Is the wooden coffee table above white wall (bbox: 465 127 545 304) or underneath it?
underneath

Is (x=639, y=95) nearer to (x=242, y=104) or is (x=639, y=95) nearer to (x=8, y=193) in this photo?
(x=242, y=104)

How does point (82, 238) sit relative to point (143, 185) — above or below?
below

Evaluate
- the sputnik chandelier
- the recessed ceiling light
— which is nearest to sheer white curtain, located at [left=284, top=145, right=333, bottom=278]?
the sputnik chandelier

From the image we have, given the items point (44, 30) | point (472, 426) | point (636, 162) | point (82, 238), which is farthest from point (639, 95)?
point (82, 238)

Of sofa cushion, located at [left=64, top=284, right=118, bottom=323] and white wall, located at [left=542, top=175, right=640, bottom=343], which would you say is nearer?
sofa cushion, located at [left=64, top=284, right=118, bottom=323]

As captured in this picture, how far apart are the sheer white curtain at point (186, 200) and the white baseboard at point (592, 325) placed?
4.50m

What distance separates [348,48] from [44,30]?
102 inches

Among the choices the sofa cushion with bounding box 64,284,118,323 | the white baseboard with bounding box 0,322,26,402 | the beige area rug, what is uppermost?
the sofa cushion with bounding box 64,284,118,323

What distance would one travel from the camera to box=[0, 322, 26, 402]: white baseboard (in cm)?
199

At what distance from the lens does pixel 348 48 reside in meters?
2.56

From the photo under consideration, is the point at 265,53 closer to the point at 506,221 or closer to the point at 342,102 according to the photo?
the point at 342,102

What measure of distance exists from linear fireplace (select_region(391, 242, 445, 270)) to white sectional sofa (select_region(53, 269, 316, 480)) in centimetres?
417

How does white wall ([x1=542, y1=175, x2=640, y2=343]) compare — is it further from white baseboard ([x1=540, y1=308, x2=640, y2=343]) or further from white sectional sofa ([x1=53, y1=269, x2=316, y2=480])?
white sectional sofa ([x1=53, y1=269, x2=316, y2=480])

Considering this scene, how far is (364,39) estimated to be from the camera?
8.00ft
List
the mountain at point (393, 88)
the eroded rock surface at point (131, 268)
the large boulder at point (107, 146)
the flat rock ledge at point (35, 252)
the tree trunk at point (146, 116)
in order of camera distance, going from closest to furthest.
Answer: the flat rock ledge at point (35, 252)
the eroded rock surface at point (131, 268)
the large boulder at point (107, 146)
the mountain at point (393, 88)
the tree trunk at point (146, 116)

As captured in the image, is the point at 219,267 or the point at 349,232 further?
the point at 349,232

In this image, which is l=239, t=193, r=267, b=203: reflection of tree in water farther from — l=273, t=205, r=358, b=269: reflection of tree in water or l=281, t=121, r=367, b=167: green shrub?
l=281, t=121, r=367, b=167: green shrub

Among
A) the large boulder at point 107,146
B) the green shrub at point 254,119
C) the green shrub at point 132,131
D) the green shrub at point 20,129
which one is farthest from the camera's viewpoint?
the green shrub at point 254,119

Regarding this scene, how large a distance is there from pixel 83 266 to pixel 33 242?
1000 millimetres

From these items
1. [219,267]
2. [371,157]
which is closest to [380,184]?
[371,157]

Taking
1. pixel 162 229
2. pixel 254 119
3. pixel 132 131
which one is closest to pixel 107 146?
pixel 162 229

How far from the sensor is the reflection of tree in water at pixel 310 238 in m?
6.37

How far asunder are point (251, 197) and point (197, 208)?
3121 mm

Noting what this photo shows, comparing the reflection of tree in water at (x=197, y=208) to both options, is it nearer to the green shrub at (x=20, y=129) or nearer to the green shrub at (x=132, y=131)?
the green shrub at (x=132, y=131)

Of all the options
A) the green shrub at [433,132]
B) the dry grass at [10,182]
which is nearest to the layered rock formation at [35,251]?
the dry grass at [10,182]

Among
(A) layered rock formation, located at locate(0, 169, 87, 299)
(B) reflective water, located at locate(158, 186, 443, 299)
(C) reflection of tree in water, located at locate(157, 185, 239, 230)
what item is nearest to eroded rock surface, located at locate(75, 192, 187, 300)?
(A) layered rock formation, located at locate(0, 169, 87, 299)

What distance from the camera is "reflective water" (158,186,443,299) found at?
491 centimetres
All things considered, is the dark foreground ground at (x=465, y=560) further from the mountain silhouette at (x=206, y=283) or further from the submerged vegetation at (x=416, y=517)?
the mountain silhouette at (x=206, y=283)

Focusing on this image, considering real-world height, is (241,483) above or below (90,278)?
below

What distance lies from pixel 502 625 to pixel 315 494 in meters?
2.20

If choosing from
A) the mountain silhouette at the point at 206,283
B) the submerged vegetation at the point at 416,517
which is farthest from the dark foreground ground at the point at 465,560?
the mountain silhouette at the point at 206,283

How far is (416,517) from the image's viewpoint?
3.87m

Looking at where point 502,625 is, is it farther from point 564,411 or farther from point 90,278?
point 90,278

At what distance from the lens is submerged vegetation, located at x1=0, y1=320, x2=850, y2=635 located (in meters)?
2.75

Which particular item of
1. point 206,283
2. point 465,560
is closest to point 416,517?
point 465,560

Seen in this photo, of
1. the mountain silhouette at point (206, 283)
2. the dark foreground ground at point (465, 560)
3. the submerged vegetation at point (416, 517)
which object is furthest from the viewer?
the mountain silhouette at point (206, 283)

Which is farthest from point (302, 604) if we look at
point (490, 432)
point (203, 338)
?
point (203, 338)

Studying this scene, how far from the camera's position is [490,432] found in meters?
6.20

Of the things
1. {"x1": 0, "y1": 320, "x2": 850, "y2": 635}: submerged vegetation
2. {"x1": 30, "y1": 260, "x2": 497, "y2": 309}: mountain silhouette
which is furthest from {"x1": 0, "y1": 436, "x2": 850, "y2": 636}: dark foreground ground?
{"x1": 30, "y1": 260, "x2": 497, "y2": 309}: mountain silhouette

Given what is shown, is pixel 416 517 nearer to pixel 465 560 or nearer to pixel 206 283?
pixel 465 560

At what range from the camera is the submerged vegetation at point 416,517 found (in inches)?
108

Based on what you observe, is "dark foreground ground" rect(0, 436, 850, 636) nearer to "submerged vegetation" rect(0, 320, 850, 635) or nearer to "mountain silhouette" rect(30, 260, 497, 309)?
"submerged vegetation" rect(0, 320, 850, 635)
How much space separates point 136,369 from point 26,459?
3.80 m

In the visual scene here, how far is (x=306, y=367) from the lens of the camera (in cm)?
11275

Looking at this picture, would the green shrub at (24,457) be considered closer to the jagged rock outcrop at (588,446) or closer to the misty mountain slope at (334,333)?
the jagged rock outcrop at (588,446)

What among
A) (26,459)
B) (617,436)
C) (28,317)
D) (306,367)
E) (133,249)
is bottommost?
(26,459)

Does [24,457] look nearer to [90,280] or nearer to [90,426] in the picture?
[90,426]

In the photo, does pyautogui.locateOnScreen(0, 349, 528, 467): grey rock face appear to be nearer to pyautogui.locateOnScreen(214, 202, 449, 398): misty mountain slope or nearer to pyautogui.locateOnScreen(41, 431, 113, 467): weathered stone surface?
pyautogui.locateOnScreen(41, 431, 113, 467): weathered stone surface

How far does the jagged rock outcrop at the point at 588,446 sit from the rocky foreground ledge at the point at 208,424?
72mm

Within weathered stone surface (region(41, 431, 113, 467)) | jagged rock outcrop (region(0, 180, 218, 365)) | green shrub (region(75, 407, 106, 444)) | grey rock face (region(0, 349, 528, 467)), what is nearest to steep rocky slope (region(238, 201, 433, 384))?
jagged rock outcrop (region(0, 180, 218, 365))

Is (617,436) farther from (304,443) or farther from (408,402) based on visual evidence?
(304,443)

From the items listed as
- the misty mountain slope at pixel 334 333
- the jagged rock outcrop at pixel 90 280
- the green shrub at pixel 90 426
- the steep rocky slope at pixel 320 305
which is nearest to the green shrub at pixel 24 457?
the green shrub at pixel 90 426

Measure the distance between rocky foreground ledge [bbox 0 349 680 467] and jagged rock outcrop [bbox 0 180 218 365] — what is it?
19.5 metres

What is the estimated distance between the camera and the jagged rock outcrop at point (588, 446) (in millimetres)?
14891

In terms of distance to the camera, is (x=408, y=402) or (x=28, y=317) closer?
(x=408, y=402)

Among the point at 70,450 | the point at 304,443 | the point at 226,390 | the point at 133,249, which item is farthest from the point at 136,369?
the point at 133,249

▸ **Goal**: Give again only the lines of the material above that run from the one with "How far does" through the end, both included, exactly as they appear.

▸ **Result for this task**:
How far does the jagged rock outcrop at the point at 588,446 sit from the rocky foreground ledge at the point at 208,424?
72mm

Within weathered stone surface (region(41, 431, 113, 467)) | jagged rock outcrop (region(0, 180, 218, 365)) | green shrub (region(75, 407, 106, 444)) | grey rock face (region(0, 349, 528, 467)), what is nearest to steep rocky slope (region(238, 201, 433, 384))?
jagged rock outcrop (region(0, 180, 218, 365))

Is (617,436) farther from (304,443) or farther from (408,402) based on visual evidence?
(304,443)

From the items listed as
- the misty mountain slope at pixel 334 333
- the jagged rock outcrop at pixel 90 280
- the green shrub at pixel 90 426
- the steep rocky slope at pixel 320 305
which is nearest to the green shrub at pixel 24 457?
the green shrub at pixel 90 426

Measure the distance between rocky foreground ledge [bbox 0 349 680 467] and jagged rock outcrop [bbox 0 180 218 365] — what is it?
19.5 metres

What is the estimated distance between the camera and the jagged rock outcrop at point (588, 446) (in millimetres)?
14891

In terms of distance to the camera, is (x=408, y=402) or (x=28, y=317) closer?
(x=408, y=402)

Among the point at 70,450 | the point at 304,443 | the point at 226,390 | the point at 133,249, which item is farthest from the point at 136,369?
the point at 133,249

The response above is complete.